About this exercise =>
From the listing below, copy only the lines running from the line that contains "Cartoon Pretty Woman" to the line that contains "Wobble Cushion with", both included.

Input data =>
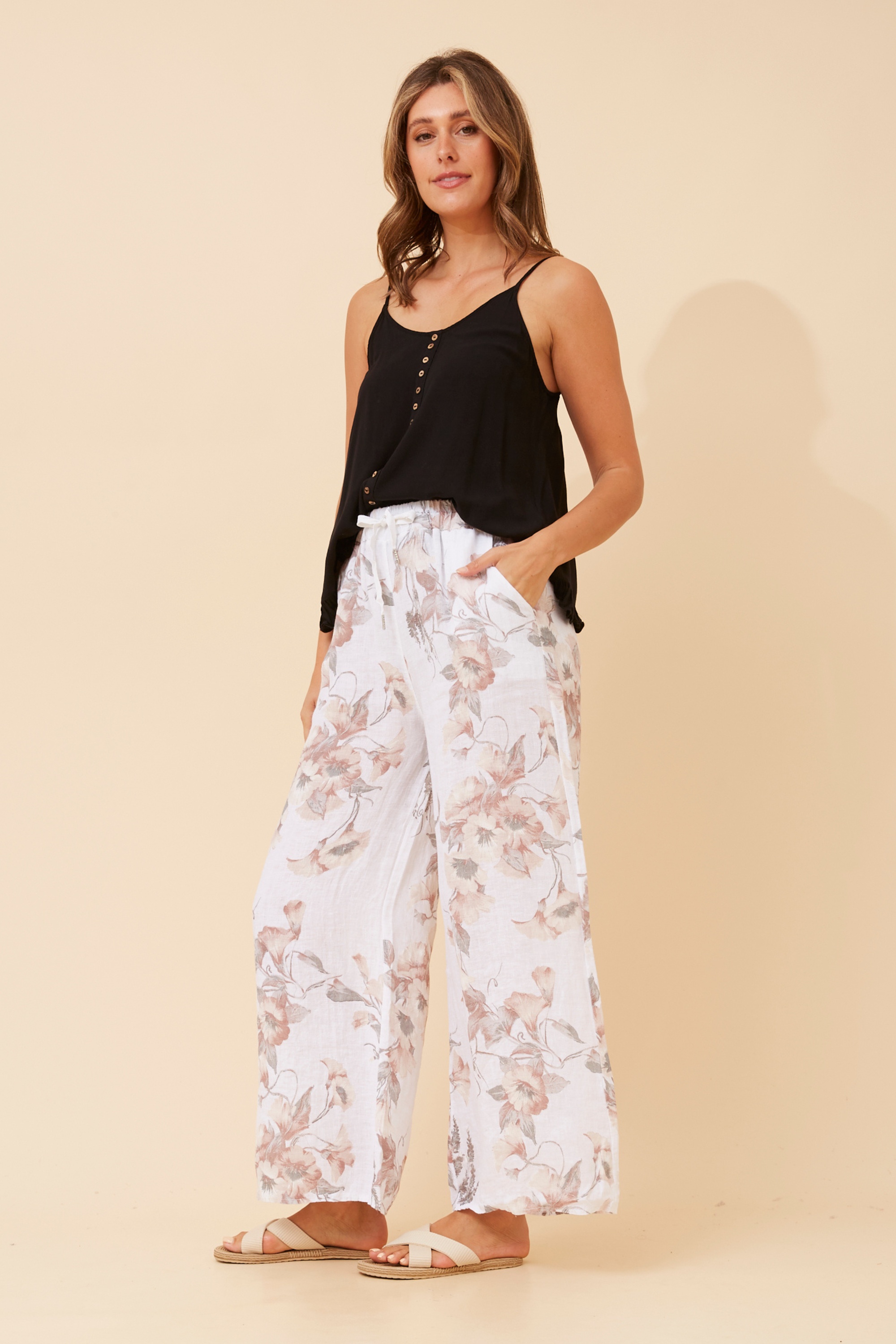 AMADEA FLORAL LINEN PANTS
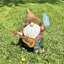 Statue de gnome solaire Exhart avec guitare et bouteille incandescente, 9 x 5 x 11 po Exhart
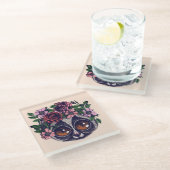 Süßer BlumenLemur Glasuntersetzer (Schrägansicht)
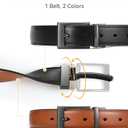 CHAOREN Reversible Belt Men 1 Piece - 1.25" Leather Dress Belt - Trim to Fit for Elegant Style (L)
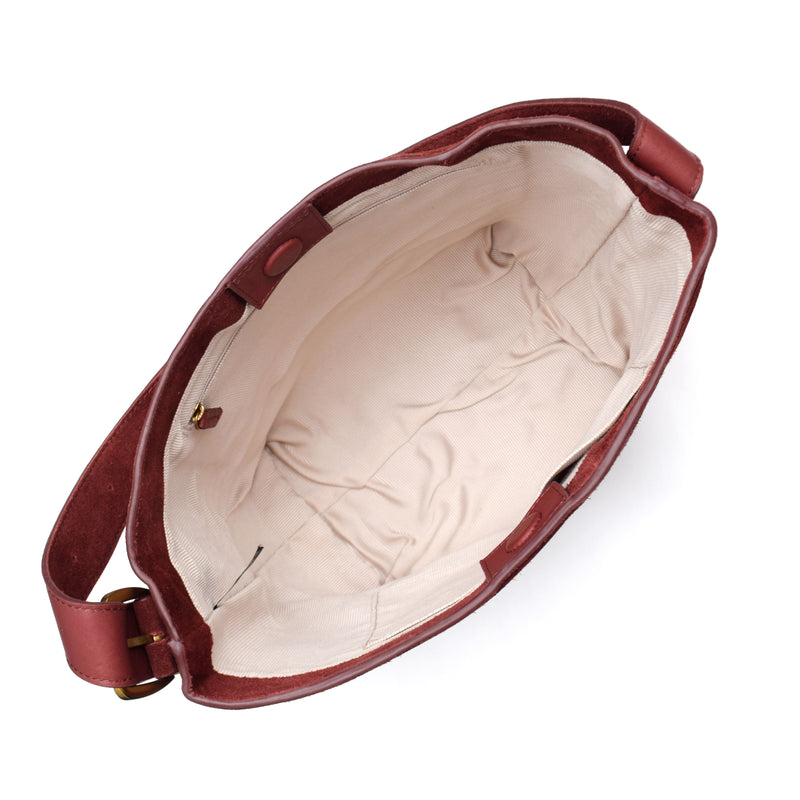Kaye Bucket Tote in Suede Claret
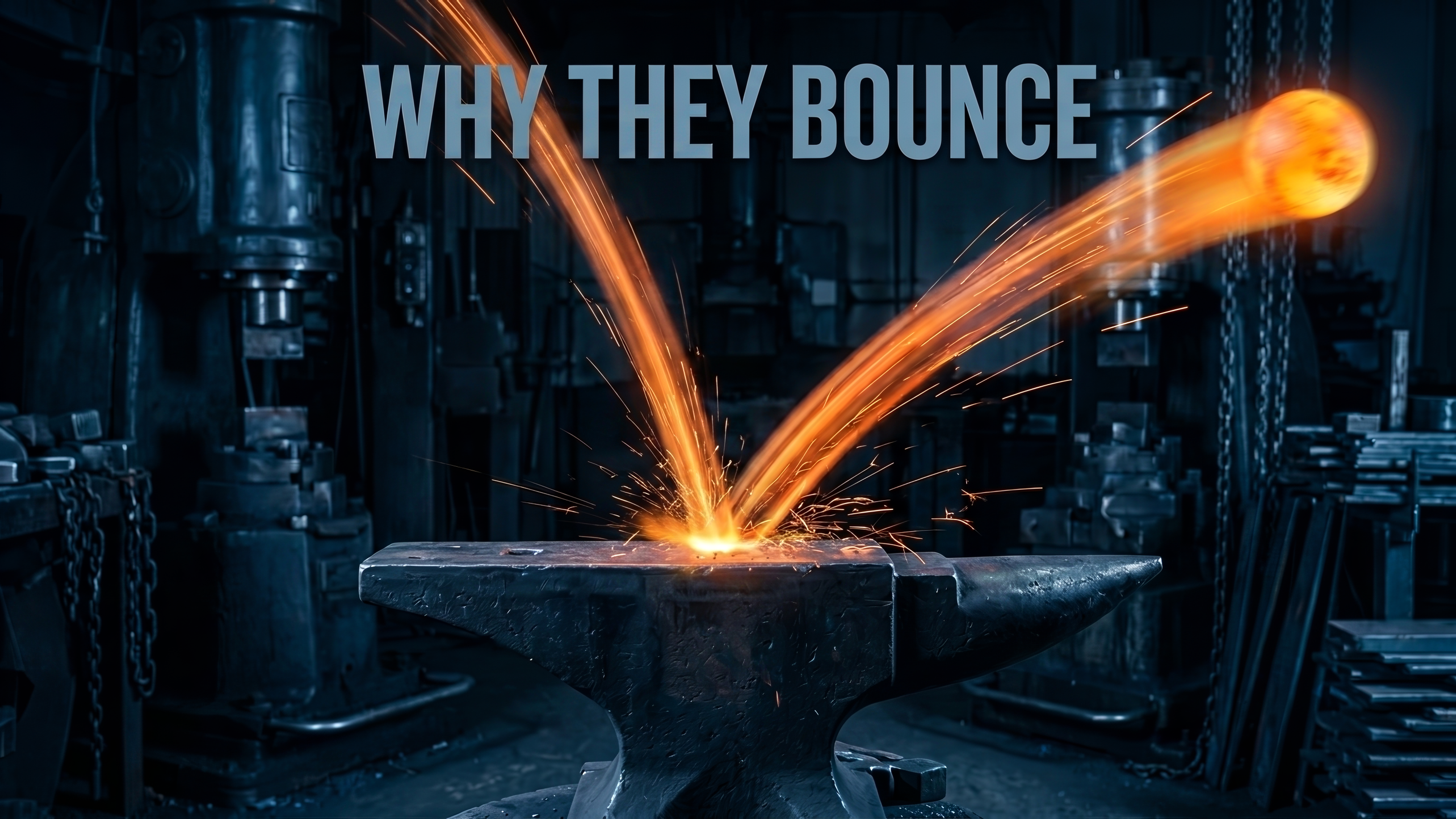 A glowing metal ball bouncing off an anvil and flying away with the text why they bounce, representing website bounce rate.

==

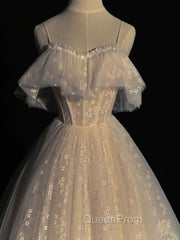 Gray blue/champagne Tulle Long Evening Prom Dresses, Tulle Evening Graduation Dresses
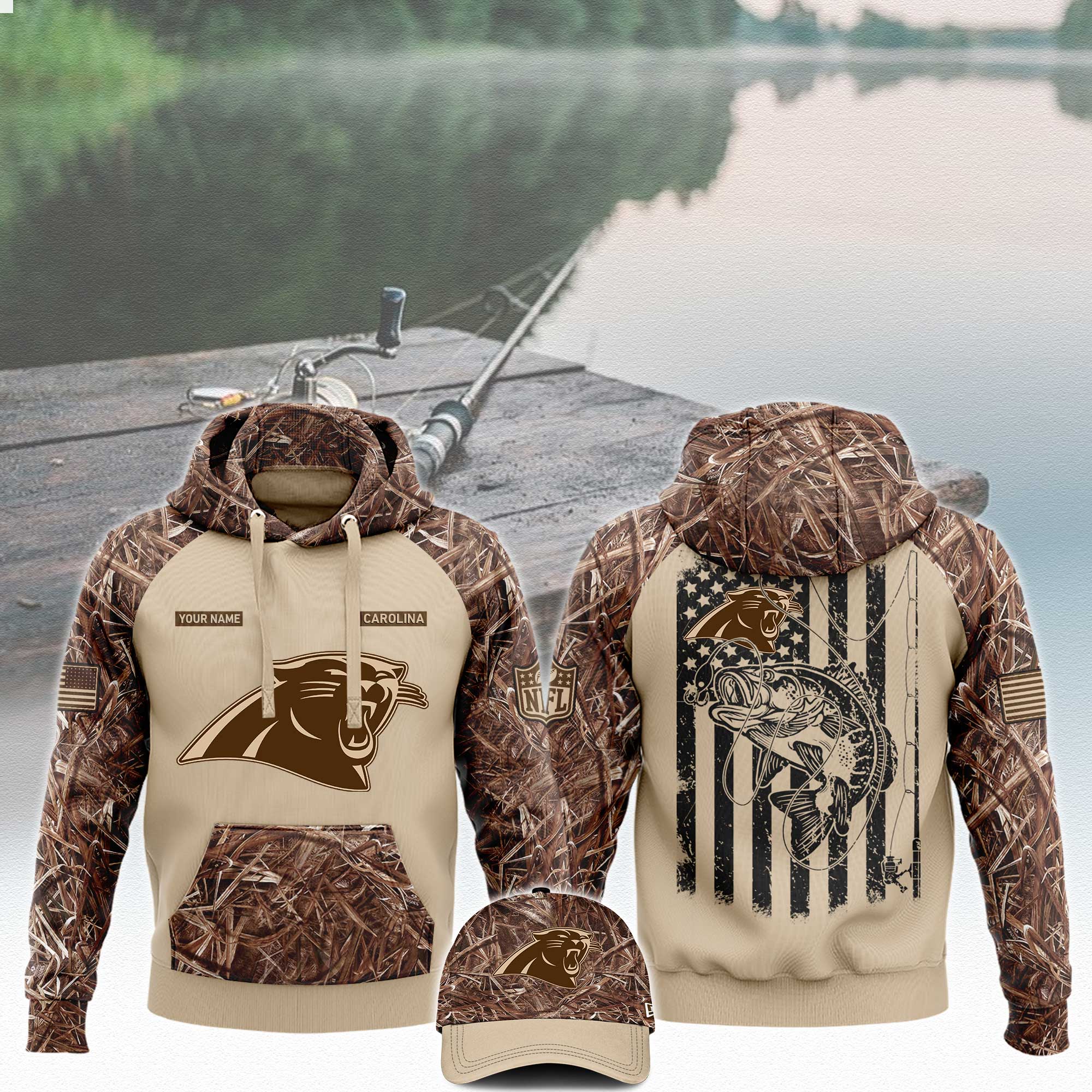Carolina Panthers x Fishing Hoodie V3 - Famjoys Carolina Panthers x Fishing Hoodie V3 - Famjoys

...

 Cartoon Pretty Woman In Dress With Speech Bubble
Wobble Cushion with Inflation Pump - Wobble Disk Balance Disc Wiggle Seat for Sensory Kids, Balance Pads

Answer box =>
 Cartoon Pretty Woman In Dress With Speech Bubble
Wobble Cushion with Inflation Pump - Wobble Disk Balance Disc Wiggle Seat for Sensory Kids, Balance Pads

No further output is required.